CultureSucksDownWords Wed 24-Jun-15 16:18:52

SecurityLecturer.... I am aware of this. That's why I said a Maths A level is vital...

The CS A level (from any board) has not been fit for purpose really for a long time. It is changing from this coming September to increase the Maths content, which will hopefully help. I would still advise any student choosing A levels that wants to do a CS degree to opt for Maths A level, even over choosing CS A level despite me being a CS teacher!

Anyway, none of this is relevant to the OP, as she has a 12 yr old choosing GCSE options!!

HeadDreamer Wed 24-Jun-15 16:27:44

I see she is still taking maths? Then there is no reason to be scared of computer science if she shows promise isn't it? I would say take whatever she likes and is likely to get good results. Music isn't likely to be easier than comp sci I would think! Is she likely to take music to degree level?

HeadDreamer Wed 24-Jun-15 16:29:12

I'm biased as I have always found CS easy. I did it way back when they do binary number systems, algorithms like sorting and programming in basic. Way easier than maths.

Dancergirl Wed 24-Jun-15 17:54:03

Thank you, this is all very helpful.

An update - I've emailed the deputy head about dd's concerns, he hasn't got back to me yet, but I have managed to have a chat with dd's music teacher. Her concern was this: dd's main instrument is flute (Grade 4 standard) and also does a bit of piano but only at beginner level at the moment. She's been having problems for a while with some of the top notes on the flute and this has been noted by the teacher. She said in the performance element, a lot of marks are given for technical ability and if dd doesn't crack these top notes, she may lose marks and it will be hard for her to get an A/A*.

culture you're right about the programming getting harder - dd says she chose CS based on one good parents' evening and even though she was doing very well then, it's getting harder already even before GCSE work starts.
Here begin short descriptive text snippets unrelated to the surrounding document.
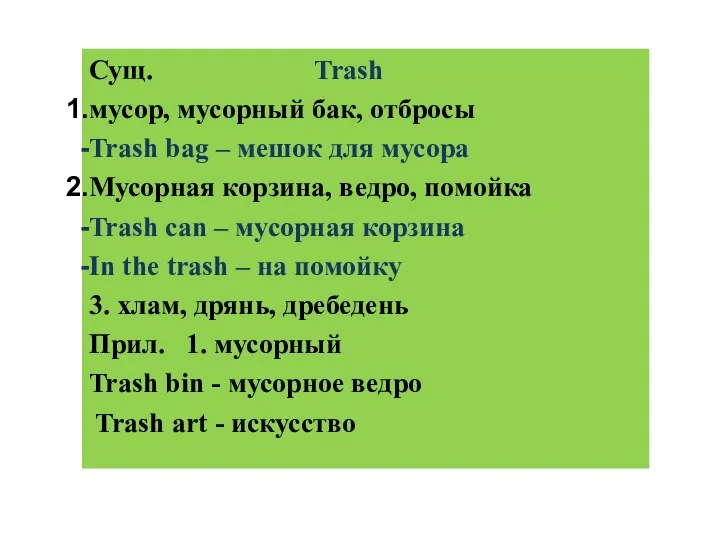 Сущ. Trash мусор, мусорный бак, отбросы Trash bag – мешок для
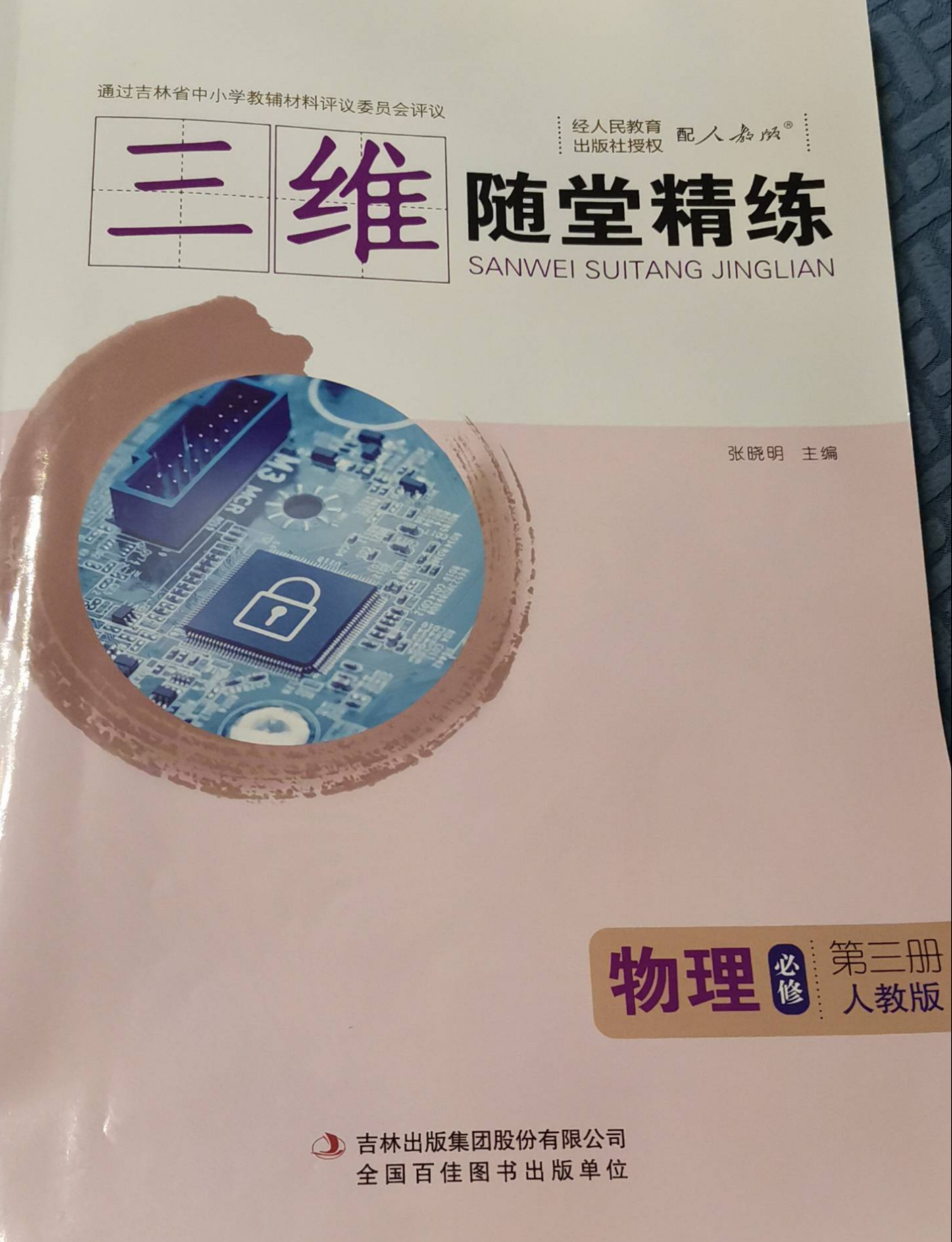 2023年三维随堂精练高二物理全册人教版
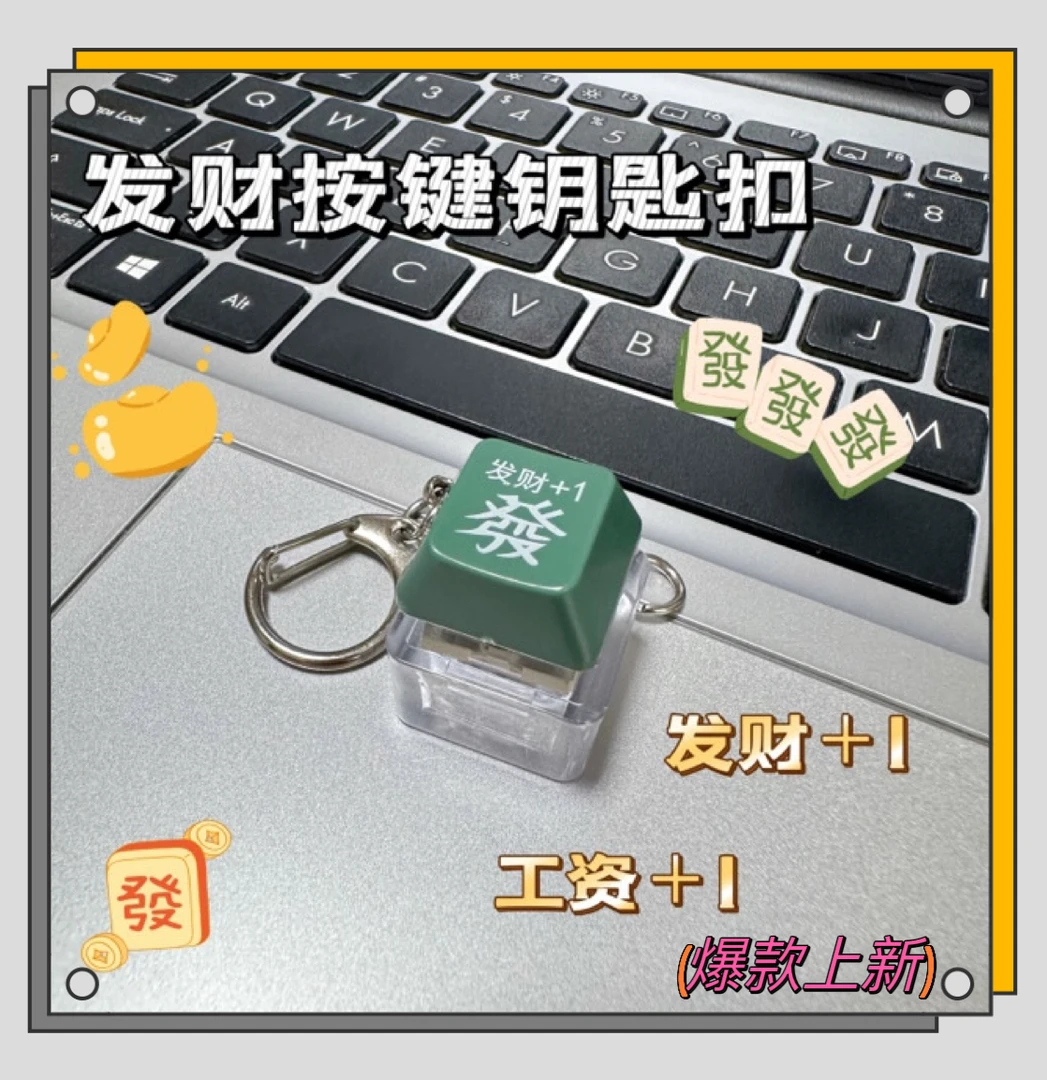 网红木鱼发财键盘钥匙扣功德积攒器发财积攒器解压玩具钥匙扣挂件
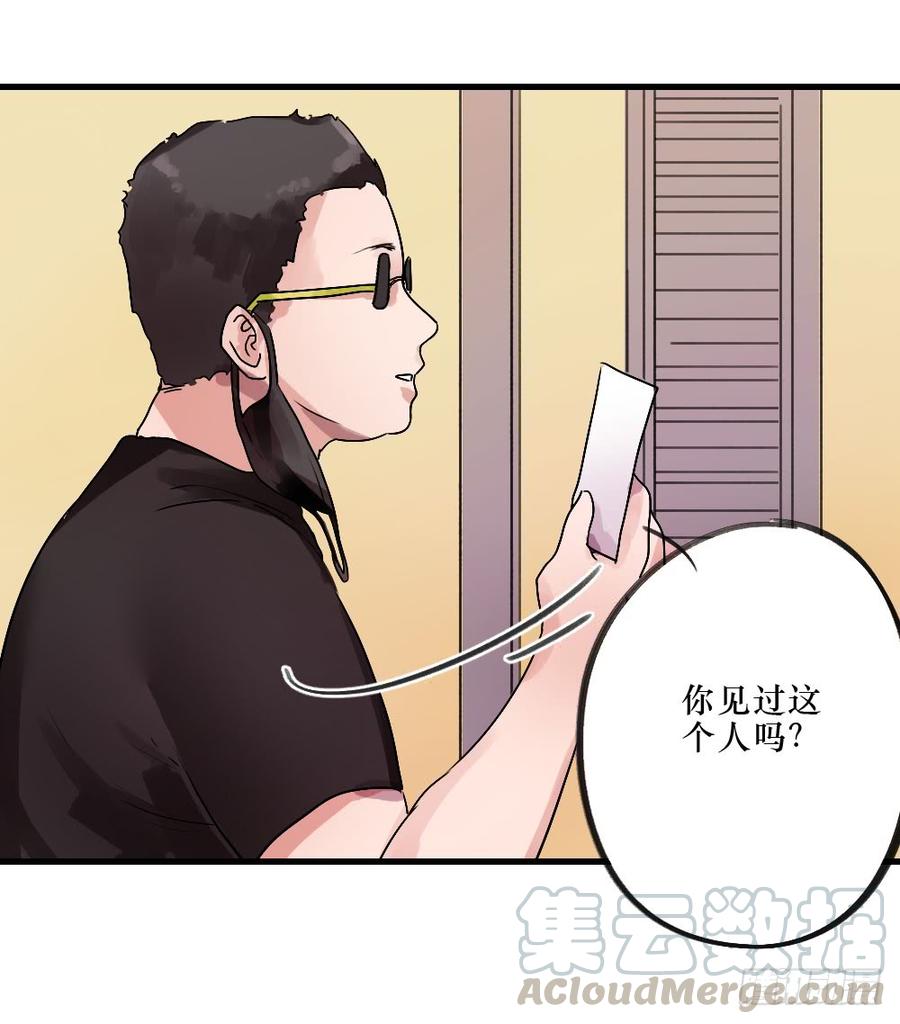 《我爱上了女友的……》给大家送礼啦！ 第5页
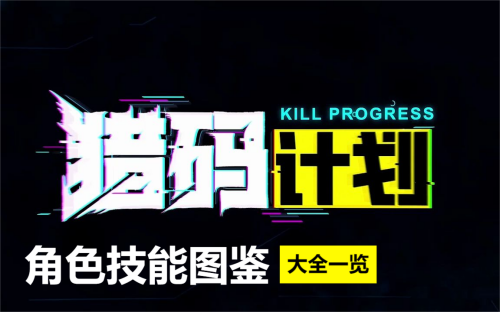 ����ƻ���ɫ����ͼ����ȫ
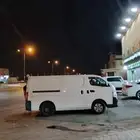 نيسان ارفان مديل 2021 شرط شرط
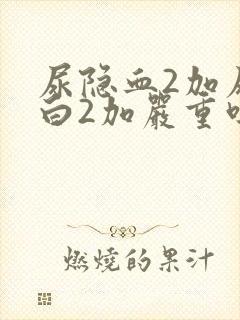 尿隐血2加尿蛋白2加严重吗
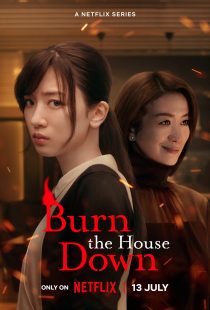 دانلود سریال Burn the House Down (خانه را بسوزان) با زیرنویس فارسی چسبیده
So I don't know. Dd made a list of other possible options - French, Geography, Italian, Japanese. She's v confused

AllTheToastIsGone Wed 24-Jun-15 18:07:43

No need to focus on university when it comes to computer science. An ability to code or at least to have some understanding of what it is about will come in very handy in many many different jobs and courses.
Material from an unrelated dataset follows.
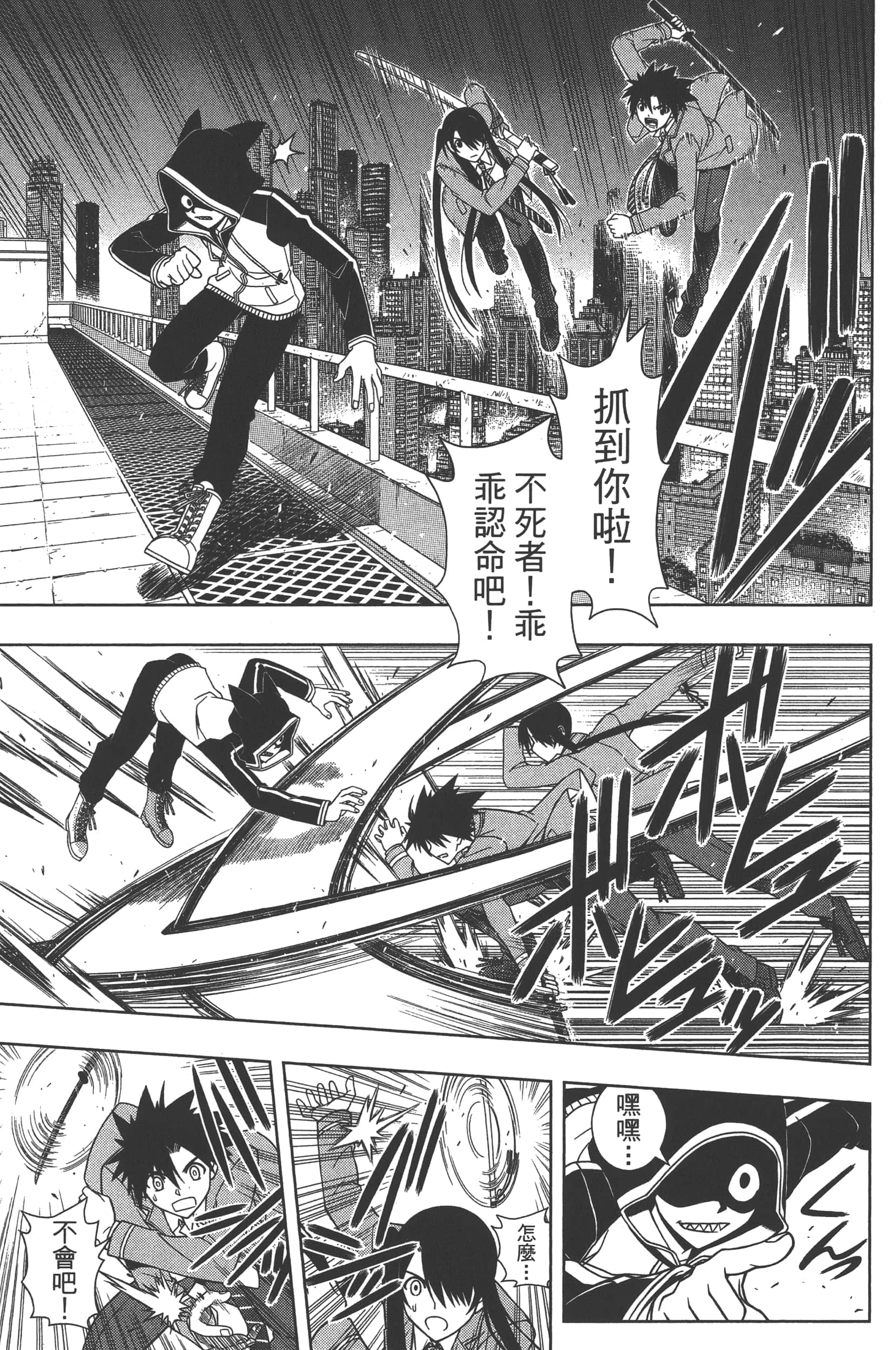 Page 109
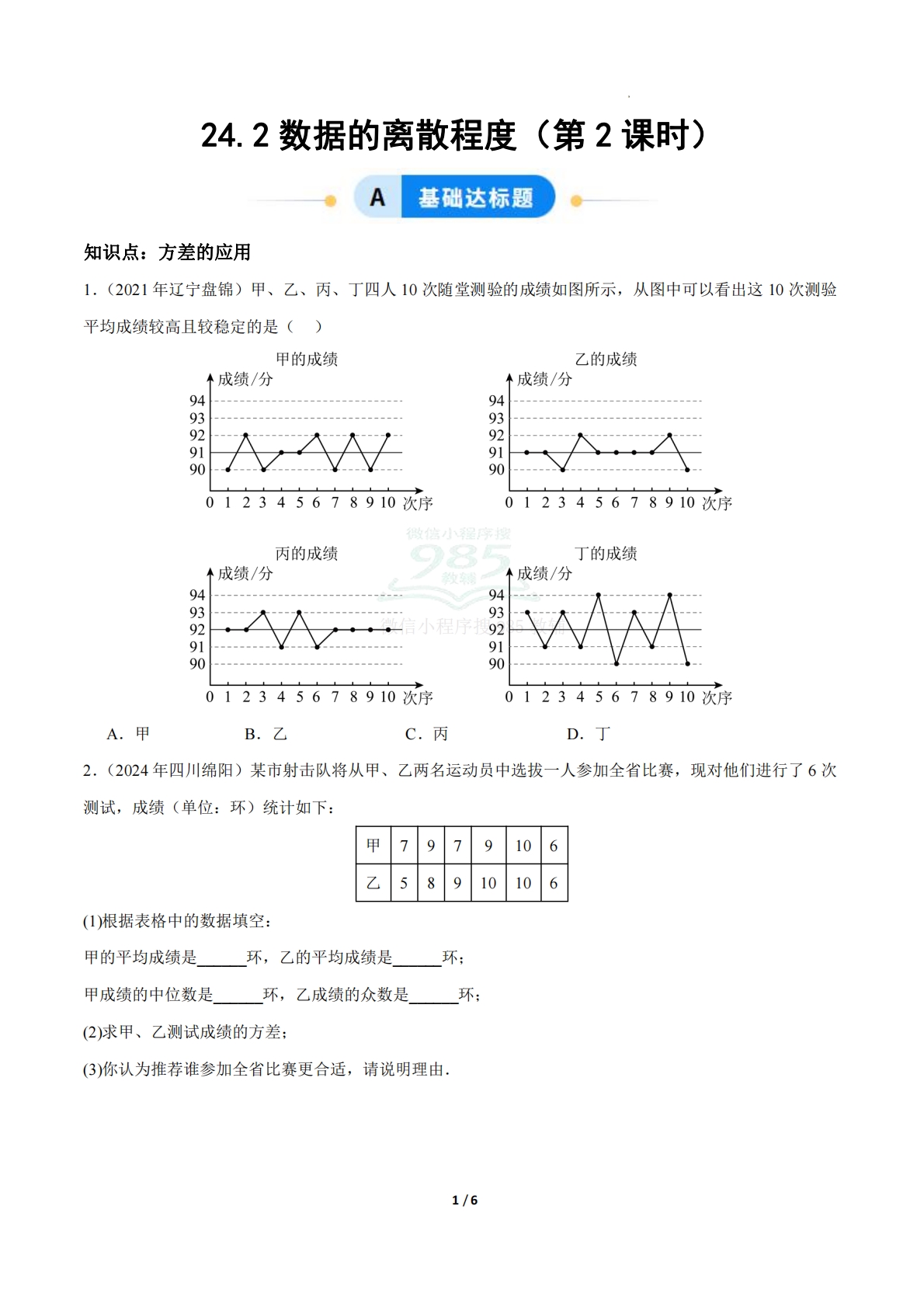 24.2数据的离散程度（第2课时）（ 分层作业）【原卷版】.pdf-七宝：认真做好一件事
Also if she is likes coding and is a logical thinker this suggests to me that she isn't fulfilling her potential at maths and/or might turn out to be good at it later on.
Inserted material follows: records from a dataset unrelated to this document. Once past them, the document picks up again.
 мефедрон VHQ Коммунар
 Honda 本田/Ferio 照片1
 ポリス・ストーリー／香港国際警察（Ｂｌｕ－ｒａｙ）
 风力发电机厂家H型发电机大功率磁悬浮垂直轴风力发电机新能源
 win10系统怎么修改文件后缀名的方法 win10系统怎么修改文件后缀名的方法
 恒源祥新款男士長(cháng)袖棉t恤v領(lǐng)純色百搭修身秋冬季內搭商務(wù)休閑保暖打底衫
Millymollymama Wed 24-Jun-15 18:08:28

HeadDreamer. Please remember that young people do not choose GCSEs based on what degree they may, or may not, take. Huge numbers of them won't have a clue at this stage. Therefore for many young people, and for the widest choice of A levels, it is best to do a wide portfolio of GCSEs. There is absolutely no need to think of doing a music or computer science degree at this stage!

Is there another art subject available ? Art, textiles or drama? If she is good at Spanish, what about Italian? It is possibly a bit easier than French. Does the school offer PE? Would she enjoy that? What subject, from the new list, does she enjoy? Would the languages be starting from scratch in year 10? If so, that's all big ask if you are not a natural linguist.

titchy Wed 24-Jun-15 18:12:56

Remember for music she can choose her own performance pieces so if she's still finding the top notes hard she can choose a piece without them! Standard-wise there are no marks for difficulty awarded beyond a grade 5 standard which she'll be next year anyway. Ds is currently G3 and doing music GCSE (year 9 currently) and we don't anticipate problems.

PerspicaciaTick Wed 24-Jun-15 18:17:05

The IT company I used to work for actively recruited music graduates to become programmers. Apparently an aptitude for music is a good indicator for an aptitude with computer science. Which is interesting, but possibly not very helpful for the OPs DD - sorry.

Dancergirl Wed 24-Jun-15 18:17:50

PE is definitely out, she's not sporty and doesn't enjoy it. She's quite quiet and shy so wouldn't enjoy Drama either.

She does have a rough idea of A Levels she might do though - something from English, RS, Psychology, History or Spanish. I wouldn't say she's a natural linguist but is doing well in Spanish at the moment and getting very good marks.